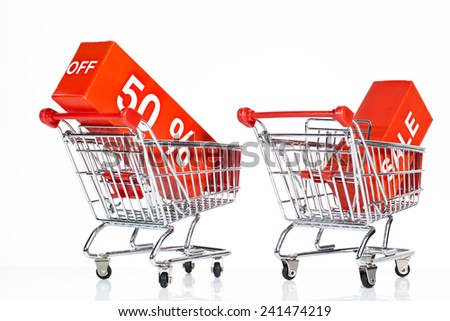 sale concept with shopping carts Isolated on white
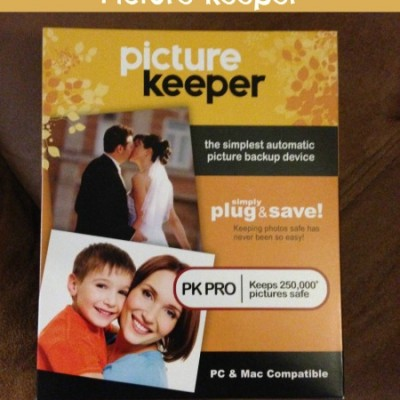 Keeping Photos Safe with Picture Keeper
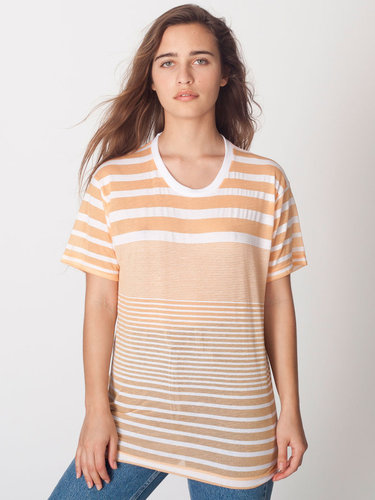 Unisex Multi-Stripe Tee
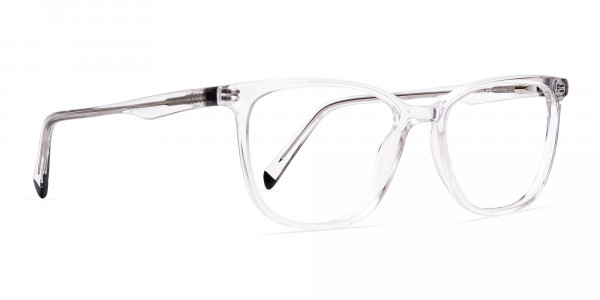 Transparent-Wayfarer-Rectangular-Glasses-Frames-2
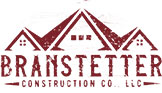Branstetter Construction Co, LLC.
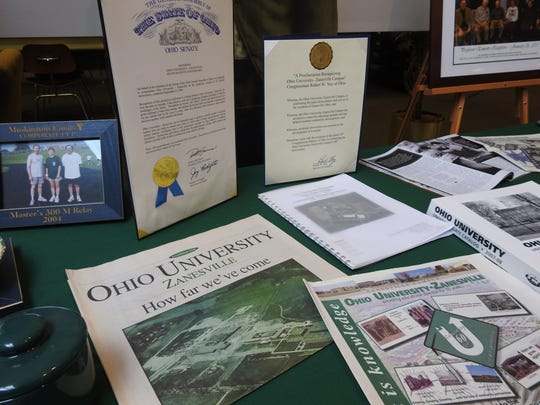 Ohio University staff and community members gather at OUZ's campus Saturday to celebrate 70 years of being in the community.
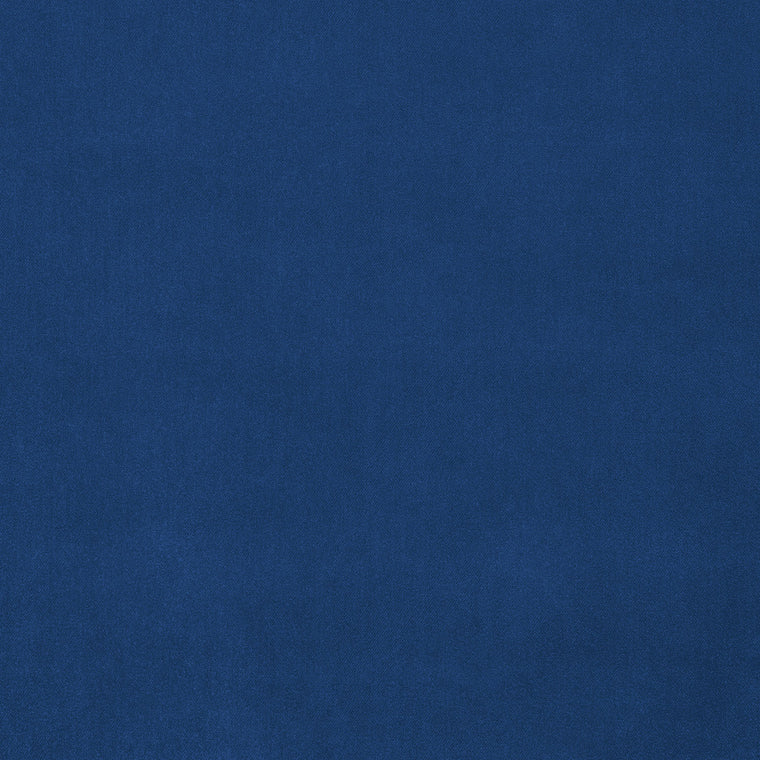 Dark blue velvet fabric with a stain resistant finish for curtains and upholstery
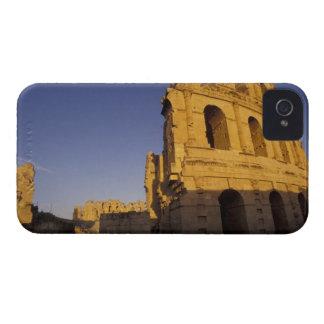 Africa, Tunisia, El Jem. Ruins of a Roman Case-Mate iPhone 4 Case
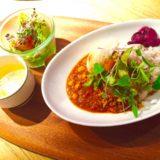 江崎グリコの【カレー職人】シリーズ7種類食べ比べてみた感想&ランキング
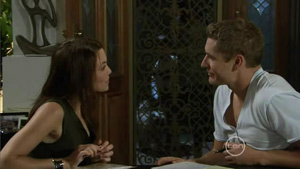 Libby Kennedy, Dan Fitzgerald in Neighbours Episode 5413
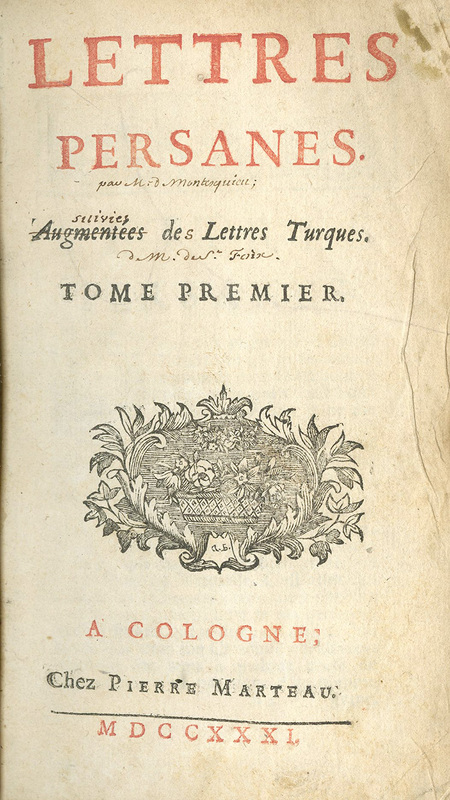 http://libexh.library.vanderbilt.edu/impomeka/wachs-FR8040/wachs.a2319171.01.jpg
□ □ □
Restate word for word, and only, the lines from the line that contains "Dark blue velvet" through the end of the data, both included; pictures are not part of the copy.

 Dark blue velvet fabric with a stain resistant finish for curtains and upholstery
 Africa, Tunisia, El Jem. Ruins of a Roman Case-Mate iPhone 4 Case
 江崎グリコの【カレー職人】シリーズ7種類食べ比べてみた感想&ランキング
 Libby Kennedy, Dan Fitzgerald in Neighbours Episode 5413
 http://libexh.library.vanderbilt.edu/impomeka/wachs-FR8040/wachs.a2319171.01.jpg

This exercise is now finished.